Text passage:
== Segment start ==

3. Glycosylation for Specific Anticancer Drug Delivery

3.1. Glucose Metabolism in Cancer Cells and Warburg Effects

Unlike normal cells, many cancer cells consume an abundance of glucose, and have a higher rate of aerobic glycolysis to supply the increased energy required for their rapid proliferation [43]. Tumor cells can alter cellular metabolism during the transition from a normal to abnormal state. Normally, during glucose metabolism or glycolysis, one molecule of glucose is converted into two pyruvates, two molecules of ATP, and two reduced nicotinamide adenine dinucleotide (NADH) molecules. In the presence of oxygen, pyruvate undergoes oxidation to CO2 and H2O, and generates 36 additional ATPs per glucose (Figure 3), whereas in the absence of oxygen, pyruvate gets reduced to lactic acid [44]. However, in cancer cells, a large amount of glucose can also be converted to lactic acid, regardless of the availability of oxygen. This kind of unusual metabolism opens the windows for many cancer-targeting therapeutics. This tendency of a higher rate of glucose consumption or increased aerobic glycosylation phenomenon, known as the Warburg effect, was first observed by the German scientist Otto Warburg in 1926, and has become an object of significant interest in defeating cancer [10]. The Warburg Effect was later utilized in a clinical study, when the use of a radio labeled glucose-analog, 2-deoxy-2(18F)fluoro-D-glucose (18F-FDG), was consumed by cancer cells observed via positron emission tomography (PET) analysis. This study is now considered one of the hallmarks in the fight against cancer [45]. Based on this effect, many glycosylated prodrugs have been designed over the past few years with the aim of a targeted delivery of respective active anticancer drugs towards cancer cells, and to improve pharmacokinetics, like water solubility and serum stability [46].

== Segment end ==

Given information:
== Segment start ==

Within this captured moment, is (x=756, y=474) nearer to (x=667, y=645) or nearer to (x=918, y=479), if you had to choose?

== Segment end ==

Problem to work on:
Pick up the passage on glucose metabolism in cancer cells after its last sentence and continue it with one more paragraph. The data are not needed here.

Answer to the problem:
For the transportation of polar molecules, especially sugars, inside cells, some carrier proteins are located on the plasma membrane. There are two types of transporter families: one is facilitated glucose transporters (GLUTs), which facilitates glucose transportation between external and internal plasma membrane via concentration gradient [43]. To date, 14 different kinds of GLUTs (GLUT-1–14) have been classified according to their structure and sequence. Among them, GLUT-1 is the most reported facilitative sugar transporter and is known to be overexpressed in cancerous cells [47]. Another kind of transporter is known as sodium-dependent sugar transporter (SGLT), which requires energy for sugar transport [43]. Many cancer cells have overexpressed glucose transporters (GLUTs) to facilitate a higher glucose consumption than that of normal cells. This observation has opened new windows for targeted chemotherapy with fewer side effects. Many groups have conjugated sugars at different positions of cytotoxic agents and analyzed their ability to target glucose transporters, especially GLUT-1. However, to analyze GLUT-1 receptor mediated transportation of glycan-based paclitaxel prodrugs, the receptor was co-treated with GLUT-1 inhibitors, such as phloretin and phlorizin [48]. Due to the similarity in structures among the GLUTs, it is difficult to determine which one gets targeted by glucose-conjugates. No prodrug co-crystalized with human GLUT-1 is known due to rapid interchangeable conformations, which impede crystallization [49]. However, after cellular uptake, the effectiveness of the prodrugs depends on the successful cleavage by the hydrolytic enzymes to release the active drugs for tumor killing.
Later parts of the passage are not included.